+++ Vorliegender Text

Leicht-Scholten, Carmen, Die Gleichberechtigung im Grundgesetz. Die Entscheidungen des Bundesverfassungsgerichts von 1949 bis heute. Campus, Frankfurt am Main 2000. 268 S. Besprochen von Gerhard Köbler.

 

Die Arbeit ist die von Christine Landfried betreute, durch ein Promotionsstipendium der Frauenanstiftung geförderte, im Januar 1998 von der philosophischen Fakultät der Universität Hamburg angenommene, einem Mann gewidmete Dissertation der Verfasserin, die ihr Vorwort damit beginnt, dass die Gleichstellung der Frau auch ein halbes Jahrhundert nach der Festschreibung des Rechts auf Gleichberechtigung in Artikel 3 des Grundgesetzes der Bundesrepublik Deutschland ein zentrales politisches Thema ist und trotz einer Vielzahl formalrechtlicher Schritte auf dem Weg zur Gleichberechtigung die gesellschaftliche Wirklichkeit weit hinter dem Verfassungspostulat zurückbleibt. Ihr Anliegen ist die Klärung des Zusammenhangs zwischen gesellschaftlichem Wandel und Interptetation der Verfassungsnorm.

++++++

## Zu erledigen
Wann und von welcher Fakultät wurde die Dissertation angenommen, um die es in der Buchbesprechung zur Gleichberechtigung im Grundgesetz geht?

+++ Ausgelesene Daten

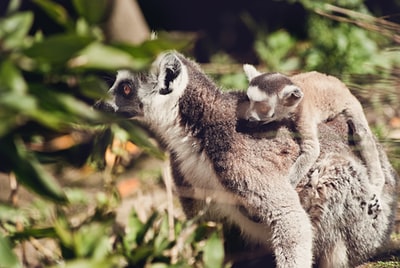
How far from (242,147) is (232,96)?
0.33 meters

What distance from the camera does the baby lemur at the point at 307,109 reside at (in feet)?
12.9

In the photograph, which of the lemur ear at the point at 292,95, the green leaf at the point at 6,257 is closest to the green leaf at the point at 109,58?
the green leaf at the point at 6,257

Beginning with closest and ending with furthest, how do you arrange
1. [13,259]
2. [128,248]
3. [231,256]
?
[13,259] → [128,248] → [231,256]

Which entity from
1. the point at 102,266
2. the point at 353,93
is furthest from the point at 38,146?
the point at 102,266

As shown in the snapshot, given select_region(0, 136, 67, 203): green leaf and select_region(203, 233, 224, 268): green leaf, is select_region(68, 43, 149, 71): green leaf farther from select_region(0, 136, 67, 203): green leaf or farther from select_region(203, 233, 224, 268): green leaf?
select_region(203, 233, 224, 268): green leaf

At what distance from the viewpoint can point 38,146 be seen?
6438 millimetres

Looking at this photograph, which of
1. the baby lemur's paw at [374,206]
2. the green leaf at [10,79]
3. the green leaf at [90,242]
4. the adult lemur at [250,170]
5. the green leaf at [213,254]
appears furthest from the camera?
the baby lemur's paw at [374,206]

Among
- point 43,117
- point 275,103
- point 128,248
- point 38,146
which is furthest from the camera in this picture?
point 38,146

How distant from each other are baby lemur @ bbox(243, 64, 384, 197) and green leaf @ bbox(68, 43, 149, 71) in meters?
2.12

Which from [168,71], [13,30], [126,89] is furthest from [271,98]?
[13,30]

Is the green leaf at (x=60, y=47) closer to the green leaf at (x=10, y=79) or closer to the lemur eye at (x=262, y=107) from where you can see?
the green leaf at (x=10, y=79)

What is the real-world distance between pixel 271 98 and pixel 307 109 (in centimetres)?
27

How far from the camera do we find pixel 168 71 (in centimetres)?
395

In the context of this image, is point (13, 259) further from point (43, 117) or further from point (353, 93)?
point (353, 93)
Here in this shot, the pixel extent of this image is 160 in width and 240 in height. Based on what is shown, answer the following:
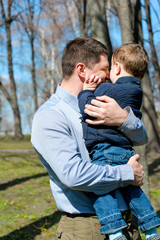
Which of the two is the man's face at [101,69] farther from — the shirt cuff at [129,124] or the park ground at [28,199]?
the park ground at [28,199]

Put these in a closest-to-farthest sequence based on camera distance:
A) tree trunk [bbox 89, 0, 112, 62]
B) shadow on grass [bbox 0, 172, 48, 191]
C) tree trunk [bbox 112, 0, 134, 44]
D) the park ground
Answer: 1. tree trunk [bbox 112, 0, 134, 44]
2. the park ground
3. tree trunk [bbox 89, 0, 112, 62]
4. shadow on grass [bbox 0, 172, 48, 191]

++++++

## Deine Lösung
Im Januar 1998 von der philosophischen Fakultät der Universität Hamburg.